Going a long, long way to meet old pals

Going a long, long way to meet old pals

Most people keep in touch with friends via Skype or Facebook, but Mr Herbert Chau decided on a more expensive approach.

Last year, the Hong Kong citizen quit his job as a bank manager with HSBC, and embarked on a world tour to meet people he first knew through Aiesec - a global youth organisation which he joined more than a decade ago while at university.

The trip used up most of his savings from six years of work - around 150,000 euros (about S$240,000), said the 36-year-old, who arrived in Singapore - his 53rd destination and final stop - last Wednesday.

"I wanted to meet my friends in their home countries," Mr Chau, who is writing a book about his tour, told The Sunday Times. "When you see their families, eat their food, chat - it's totally different."

Starting in Argentina last December, he explored Central America before travelling to Africa and the Middle East.

He has also visited Antarctica, travelled on the Trans-Siberian Railway from Moscow to Beijing, and climbed Machu Picchu in Peru.

He described a visit to Chernobyl, the Ukrainian city still suffering the impact of the world's worst nuclear disaster 28 years ago after a power plant exploded. "Vegetation covers the whole town. It's just like a forest," he said. "It made me think, nature has its own way to heal the mistakes made by humans."

He also saw salt flats in Bolivia, which resemble an enormous mirror reflecting the sky after a shower of rain.
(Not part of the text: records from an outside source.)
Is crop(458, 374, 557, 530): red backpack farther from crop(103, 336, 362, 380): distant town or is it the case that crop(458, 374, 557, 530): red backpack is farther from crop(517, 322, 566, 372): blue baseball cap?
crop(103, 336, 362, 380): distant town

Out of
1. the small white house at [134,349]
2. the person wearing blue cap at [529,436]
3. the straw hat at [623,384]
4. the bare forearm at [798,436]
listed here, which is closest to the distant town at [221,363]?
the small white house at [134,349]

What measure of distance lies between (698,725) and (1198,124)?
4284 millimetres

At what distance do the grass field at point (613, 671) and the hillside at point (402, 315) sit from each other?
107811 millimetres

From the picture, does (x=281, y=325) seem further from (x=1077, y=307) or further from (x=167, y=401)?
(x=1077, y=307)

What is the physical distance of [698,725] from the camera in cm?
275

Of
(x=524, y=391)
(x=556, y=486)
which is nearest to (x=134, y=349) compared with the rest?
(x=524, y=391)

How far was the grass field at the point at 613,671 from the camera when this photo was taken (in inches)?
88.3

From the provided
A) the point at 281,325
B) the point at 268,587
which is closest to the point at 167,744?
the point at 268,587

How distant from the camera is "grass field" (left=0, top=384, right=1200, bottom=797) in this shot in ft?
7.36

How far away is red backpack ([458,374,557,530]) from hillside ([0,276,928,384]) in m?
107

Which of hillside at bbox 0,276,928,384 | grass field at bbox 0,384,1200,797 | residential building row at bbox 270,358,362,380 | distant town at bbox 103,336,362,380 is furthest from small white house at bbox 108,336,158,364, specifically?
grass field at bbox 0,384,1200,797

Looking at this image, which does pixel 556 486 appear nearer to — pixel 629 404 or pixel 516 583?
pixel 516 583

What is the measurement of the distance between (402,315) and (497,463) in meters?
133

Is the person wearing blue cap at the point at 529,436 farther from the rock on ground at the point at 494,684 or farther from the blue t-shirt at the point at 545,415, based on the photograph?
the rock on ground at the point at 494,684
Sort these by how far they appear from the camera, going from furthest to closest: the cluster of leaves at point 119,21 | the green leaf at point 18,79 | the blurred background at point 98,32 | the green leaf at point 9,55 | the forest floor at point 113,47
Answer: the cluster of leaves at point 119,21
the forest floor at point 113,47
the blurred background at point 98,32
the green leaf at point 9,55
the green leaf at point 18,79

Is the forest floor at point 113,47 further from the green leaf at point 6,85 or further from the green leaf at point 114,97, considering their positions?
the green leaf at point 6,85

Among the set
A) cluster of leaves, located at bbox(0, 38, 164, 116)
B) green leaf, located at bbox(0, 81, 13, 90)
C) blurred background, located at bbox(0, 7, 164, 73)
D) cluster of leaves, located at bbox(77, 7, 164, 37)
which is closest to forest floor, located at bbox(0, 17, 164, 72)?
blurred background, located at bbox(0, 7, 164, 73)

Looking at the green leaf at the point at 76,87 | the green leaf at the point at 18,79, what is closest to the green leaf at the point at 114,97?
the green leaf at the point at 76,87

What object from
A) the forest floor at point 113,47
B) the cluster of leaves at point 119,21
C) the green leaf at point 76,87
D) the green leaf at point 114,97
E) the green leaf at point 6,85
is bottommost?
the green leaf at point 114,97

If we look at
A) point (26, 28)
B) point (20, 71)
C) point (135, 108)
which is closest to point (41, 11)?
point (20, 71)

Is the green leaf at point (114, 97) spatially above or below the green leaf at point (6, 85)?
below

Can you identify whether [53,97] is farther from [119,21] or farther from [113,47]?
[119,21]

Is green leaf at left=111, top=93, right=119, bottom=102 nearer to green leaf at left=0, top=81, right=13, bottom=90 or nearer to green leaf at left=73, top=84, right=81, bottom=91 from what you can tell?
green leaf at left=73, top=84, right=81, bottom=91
And he is impressed by how Singapore has flourished since colonial times. "Every country has its own story, and you can learn from all of them," he said.

He hopes the book, of which he has written about a third, will allow people to see foreign lands through the eyes of their inhabitants. And inspire other young people to pursue their passion.

"Travelling around the world seems like a dream, but I did it," he said. "If you want to do something, just do it."

He has not, however, told his parents back in Hong Kong of his trip. They think he is working for HSBC in London instead. "If they knew, they would be very afraid for me. I didn't want them to worry."

But he will tell them, he said, once he is done with his book and has got a new job.